MORRIS – Brisbin Road improvements will once again be one of Grundy County’s largest projects in 2014 along with a more transparent website, a new emergency management agency vehicle and new tax agreements with local industrial companies.
Two years ago, the county unveiled the new Brisbin Road interchange for Interstate 80 after spending several years of planning and securing funding for the multi-million dollar project.
This year, the county’s highway officials are designing new improvements for a two and a half mile section of Brisbin Road, stretching from the new interchange to Sherrill Road.
“That’s probably the biggest project for us this year,” said Craig Cassem, Grundy County engineer. “It’s prime development right off of the interstate.
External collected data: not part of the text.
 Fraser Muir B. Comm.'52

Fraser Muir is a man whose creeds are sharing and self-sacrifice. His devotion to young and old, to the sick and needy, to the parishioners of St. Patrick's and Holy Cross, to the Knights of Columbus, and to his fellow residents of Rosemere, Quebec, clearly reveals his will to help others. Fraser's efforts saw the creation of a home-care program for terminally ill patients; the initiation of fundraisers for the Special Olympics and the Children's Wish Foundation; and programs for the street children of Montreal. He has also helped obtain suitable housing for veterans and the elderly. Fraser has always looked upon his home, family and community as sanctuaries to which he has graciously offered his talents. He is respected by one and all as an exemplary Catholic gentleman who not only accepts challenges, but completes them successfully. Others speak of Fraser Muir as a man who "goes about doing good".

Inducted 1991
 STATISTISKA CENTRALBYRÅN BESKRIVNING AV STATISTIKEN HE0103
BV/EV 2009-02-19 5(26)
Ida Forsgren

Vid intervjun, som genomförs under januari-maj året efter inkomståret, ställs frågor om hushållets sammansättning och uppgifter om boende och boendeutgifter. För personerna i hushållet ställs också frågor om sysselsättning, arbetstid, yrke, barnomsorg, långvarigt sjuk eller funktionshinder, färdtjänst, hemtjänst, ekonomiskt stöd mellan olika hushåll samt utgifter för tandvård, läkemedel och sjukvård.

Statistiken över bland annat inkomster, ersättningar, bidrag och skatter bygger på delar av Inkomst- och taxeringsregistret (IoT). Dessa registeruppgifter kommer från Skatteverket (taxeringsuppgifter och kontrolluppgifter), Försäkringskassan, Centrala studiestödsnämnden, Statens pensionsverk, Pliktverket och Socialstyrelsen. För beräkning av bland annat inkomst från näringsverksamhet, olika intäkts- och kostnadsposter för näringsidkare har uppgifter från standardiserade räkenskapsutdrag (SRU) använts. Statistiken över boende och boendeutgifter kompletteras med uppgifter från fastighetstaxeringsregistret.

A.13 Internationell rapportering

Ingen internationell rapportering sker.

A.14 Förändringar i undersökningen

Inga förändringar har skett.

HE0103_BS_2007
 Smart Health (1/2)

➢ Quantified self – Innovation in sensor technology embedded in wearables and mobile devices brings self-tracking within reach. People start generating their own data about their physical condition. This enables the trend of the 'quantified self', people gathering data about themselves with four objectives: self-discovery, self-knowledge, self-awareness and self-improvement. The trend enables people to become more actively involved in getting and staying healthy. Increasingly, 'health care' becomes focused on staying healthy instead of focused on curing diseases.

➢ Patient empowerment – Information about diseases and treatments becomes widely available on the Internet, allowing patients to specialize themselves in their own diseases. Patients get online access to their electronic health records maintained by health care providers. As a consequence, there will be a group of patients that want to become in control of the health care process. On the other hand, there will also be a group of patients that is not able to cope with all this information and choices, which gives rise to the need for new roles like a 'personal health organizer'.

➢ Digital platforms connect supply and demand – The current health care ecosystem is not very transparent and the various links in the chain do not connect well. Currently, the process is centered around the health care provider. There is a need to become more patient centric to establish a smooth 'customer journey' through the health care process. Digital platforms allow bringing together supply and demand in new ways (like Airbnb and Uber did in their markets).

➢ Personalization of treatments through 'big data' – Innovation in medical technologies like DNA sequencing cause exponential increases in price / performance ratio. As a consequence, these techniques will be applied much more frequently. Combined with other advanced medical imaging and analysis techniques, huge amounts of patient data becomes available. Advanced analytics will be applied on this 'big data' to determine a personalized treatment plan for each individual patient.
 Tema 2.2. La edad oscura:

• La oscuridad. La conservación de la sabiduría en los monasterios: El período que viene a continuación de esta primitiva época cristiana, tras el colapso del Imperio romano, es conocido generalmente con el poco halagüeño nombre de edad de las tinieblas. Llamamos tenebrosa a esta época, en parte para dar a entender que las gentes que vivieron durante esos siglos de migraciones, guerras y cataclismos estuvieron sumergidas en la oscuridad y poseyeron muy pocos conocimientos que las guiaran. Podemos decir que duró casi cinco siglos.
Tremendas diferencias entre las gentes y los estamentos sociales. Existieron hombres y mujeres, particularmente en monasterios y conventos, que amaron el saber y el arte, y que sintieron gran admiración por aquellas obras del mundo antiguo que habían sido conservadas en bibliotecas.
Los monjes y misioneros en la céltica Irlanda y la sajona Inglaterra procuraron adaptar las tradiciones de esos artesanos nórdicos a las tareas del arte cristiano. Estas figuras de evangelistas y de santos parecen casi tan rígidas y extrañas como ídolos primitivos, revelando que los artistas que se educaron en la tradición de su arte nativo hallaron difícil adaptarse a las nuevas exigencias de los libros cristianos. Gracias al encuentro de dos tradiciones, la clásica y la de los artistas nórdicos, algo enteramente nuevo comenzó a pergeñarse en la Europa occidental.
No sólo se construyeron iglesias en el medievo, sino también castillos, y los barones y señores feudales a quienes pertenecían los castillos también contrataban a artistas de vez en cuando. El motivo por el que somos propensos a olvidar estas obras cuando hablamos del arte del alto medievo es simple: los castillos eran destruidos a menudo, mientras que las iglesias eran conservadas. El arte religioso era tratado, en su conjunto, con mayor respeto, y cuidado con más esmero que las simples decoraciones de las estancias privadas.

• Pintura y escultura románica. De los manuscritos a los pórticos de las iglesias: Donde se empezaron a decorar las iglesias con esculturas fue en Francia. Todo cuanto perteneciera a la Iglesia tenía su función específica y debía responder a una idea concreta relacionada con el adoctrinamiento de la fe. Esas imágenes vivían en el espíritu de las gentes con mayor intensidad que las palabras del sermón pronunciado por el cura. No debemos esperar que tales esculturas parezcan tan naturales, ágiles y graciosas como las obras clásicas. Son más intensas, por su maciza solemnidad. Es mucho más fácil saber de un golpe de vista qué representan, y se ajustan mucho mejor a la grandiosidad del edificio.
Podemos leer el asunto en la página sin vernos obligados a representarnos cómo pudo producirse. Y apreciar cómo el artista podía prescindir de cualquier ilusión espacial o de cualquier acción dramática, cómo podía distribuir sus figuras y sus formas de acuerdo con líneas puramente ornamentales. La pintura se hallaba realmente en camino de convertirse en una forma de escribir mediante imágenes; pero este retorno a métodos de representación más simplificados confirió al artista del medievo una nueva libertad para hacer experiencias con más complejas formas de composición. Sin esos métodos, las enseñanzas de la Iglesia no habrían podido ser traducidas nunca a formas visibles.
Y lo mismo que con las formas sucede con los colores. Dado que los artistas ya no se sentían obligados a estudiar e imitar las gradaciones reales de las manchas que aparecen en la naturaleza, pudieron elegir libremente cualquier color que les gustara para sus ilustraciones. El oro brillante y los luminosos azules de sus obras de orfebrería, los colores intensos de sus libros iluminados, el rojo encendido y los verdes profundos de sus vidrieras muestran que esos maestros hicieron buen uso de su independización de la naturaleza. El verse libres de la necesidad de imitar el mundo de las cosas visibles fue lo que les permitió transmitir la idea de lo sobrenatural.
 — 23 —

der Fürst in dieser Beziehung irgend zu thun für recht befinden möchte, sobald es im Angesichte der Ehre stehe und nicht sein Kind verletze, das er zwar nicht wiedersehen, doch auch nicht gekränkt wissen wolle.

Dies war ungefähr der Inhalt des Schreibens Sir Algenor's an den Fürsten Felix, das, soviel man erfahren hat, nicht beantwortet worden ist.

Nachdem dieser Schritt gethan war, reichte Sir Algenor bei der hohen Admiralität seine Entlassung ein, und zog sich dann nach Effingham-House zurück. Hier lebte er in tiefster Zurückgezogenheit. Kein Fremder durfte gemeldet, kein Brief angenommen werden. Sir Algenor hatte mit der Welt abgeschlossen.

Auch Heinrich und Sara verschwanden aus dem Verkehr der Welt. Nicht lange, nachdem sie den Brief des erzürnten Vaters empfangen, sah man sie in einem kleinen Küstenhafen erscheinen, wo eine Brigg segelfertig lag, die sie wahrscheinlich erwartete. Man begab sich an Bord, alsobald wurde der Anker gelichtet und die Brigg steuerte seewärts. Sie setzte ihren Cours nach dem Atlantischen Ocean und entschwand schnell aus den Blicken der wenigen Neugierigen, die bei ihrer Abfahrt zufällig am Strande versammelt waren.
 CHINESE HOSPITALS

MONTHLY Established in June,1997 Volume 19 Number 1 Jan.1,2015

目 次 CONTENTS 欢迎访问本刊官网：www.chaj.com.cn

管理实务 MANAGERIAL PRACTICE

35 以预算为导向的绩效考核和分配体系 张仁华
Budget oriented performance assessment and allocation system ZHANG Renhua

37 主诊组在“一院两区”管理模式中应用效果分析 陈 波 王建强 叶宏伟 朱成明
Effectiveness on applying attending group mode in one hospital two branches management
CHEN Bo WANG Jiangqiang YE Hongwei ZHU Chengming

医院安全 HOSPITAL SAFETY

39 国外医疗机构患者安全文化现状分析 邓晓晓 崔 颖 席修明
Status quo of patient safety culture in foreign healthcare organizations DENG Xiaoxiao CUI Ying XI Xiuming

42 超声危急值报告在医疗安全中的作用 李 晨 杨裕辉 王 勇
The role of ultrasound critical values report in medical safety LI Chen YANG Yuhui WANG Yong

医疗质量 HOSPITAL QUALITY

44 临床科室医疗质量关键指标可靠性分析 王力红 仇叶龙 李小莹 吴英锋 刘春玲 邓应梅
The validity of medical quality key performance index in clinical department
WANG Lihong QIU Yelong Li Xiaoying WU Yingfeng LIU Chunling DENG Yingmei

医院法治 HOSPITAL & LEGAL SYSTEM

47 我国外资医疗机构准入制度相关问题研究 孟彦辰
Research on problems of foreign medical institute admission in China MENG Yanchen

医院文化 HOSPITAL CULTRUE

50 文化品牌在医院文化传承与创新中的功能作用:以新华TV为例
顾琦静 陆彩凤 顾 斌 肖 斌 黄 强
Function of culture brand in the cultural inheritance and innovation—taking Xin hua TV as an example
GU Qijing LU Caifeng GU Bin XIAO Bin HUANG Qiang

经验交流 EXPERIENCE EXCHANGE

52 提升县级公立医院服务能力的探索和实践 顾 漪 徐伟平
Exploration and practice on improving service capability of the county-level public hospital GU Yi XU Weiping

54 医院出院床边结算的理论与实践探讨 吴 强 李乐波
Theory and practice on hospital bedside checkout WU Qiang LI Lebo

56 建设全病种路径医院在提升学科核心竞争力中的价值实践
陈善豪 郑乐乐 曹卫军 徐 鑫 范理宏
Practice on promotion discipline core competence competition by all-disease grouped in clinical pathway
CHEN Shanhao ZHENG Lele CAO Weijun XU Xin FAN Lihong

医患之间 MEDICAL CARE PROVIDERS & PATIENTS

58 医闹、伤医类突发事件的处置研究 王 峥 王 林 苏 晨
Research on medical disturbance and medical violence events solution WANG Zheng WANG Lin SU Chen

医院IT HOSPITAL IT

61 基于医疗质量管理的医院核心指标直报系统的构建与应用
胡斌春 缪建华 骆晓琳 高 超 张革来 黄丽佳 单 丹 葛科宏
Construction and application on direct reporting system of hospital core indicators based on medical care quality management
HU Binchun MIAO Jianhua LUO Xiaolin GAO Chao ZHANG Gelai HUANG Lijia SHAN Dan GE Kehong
We want to build a road that will be able to accommodate traffic and we’re anticipating more trucks to use it.”
Cassem said the project will cost around $7 million, but construction may not begin until early 2015. Currently, the county is working to acquire 170 feet of right of way for the new road.
“We may be adding more lanes to it [Brisbin Road] in the future,” Cassem said. “It could be a six lane road in the future, but we don’t know for sure.”
Grundy County Board Chairman Ron Severson said another major project for the county will be making the county’s website more transparent so users can better access information about fees, licenses and all operations at the county.
“The public will have a better window into the inner-workings of Grundy County government than they ever did before,” Severson said.
The county has worked to make the website more transparent over the past two years by adding meeting information, phone numbers, committee agendas, tax audits, county budgets and more.
“The board is trying hard to put absolutely everything online,” said Kristen Torkelson, technology supervisor for Grundy County. “We still have yet to get taxes and fees across the county offices, and also our building and zoning information.”
Torkelson said they hope to have a list of registered contractors, zoning petition information and a checklist for building permits online by the end of this year.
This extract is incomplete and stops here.